Oireachtas Joint and Select Committees
Wednesday, 31 May 2017
Joint Oireachtas Committee on Health
National Treatment Purchase Fund: Chairperson Designate
1:30 pm
Michael Harty (Clare, Independent) | Oireachtas source
With regard to the report of the Committee on the Future of Healthcare, we took evidence during our hearings that almost 75% of the activity in some of our general hospitals are coming through the emergency department. Consequently, elective work is being squeezed continually. Mr. Tony O'Brien, in his evidence to this committee, said that in one or two years time it will be almost 100% emergency work carried out in our hospitals and that less and less, if any, of the elective work has the bed capacity to be delivered in our general hospitals.

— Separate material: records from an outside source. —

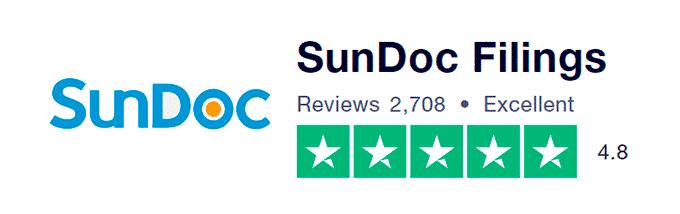 SunDoc Filings Customer Reviews TrustPilot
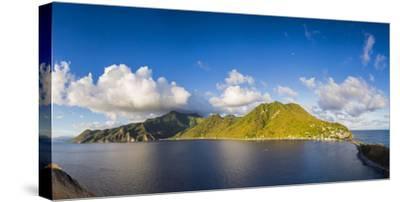 Dominica, St. Mark Parish-Nick Ledger-Stretched Canvas Print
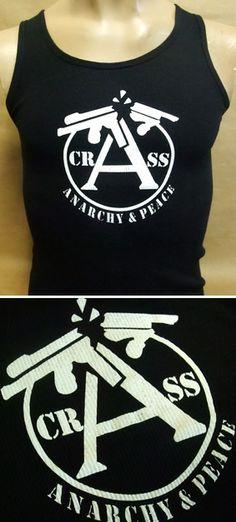 Camiseta tirantes chica - CRASS 7,90 euros Pedidos contra reembolso: www.barrio-obrero.com Muy pocas unidades disponibles.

I would like to hear Mr. Horan's views on that because if that is the case, the National Treatment Purchase Fund will actually be the only vehicle through which we can supply elective care to our patients. When we spoke to the Scottish health Minister, she also spoke to use about how in Scotland the NHS has bought a private hospital in Glasgow which has been designated as an elective-only hospital. That has been so successful that they are building five additional elective-only hospitals in Scotland: a second in Glasgow; one in Edinburgh; one in Aberdeen; one in Inverness; and one in the west of Scotland. Certainly, unless the report of the Committee on the Future of Healthcare is adapted, we are going to run into the situation where only emergency work will be supplied in our hospitals. Our elective lists, as we can see, are getting longer and longer, as are our outpatient lists. It is essential that our system changes.

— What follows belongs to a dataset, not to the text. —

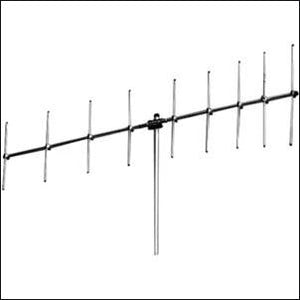 P1664: 162-166.5MHz HD Yagi Antenna 4 Elements, UHF Conn.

We are conscious that if we start changing this ineffective system we could destabilise it and start to make our patient outcomes worse. There has been a lot of opposition this morning to the report of the Committee on the Future of Healthcare with regard to disentangling private care and public hospitals. We are doing that with a view to freeing up capacity in our public hospitals for public patients. I would like to get Mr. Horan's views on those comments.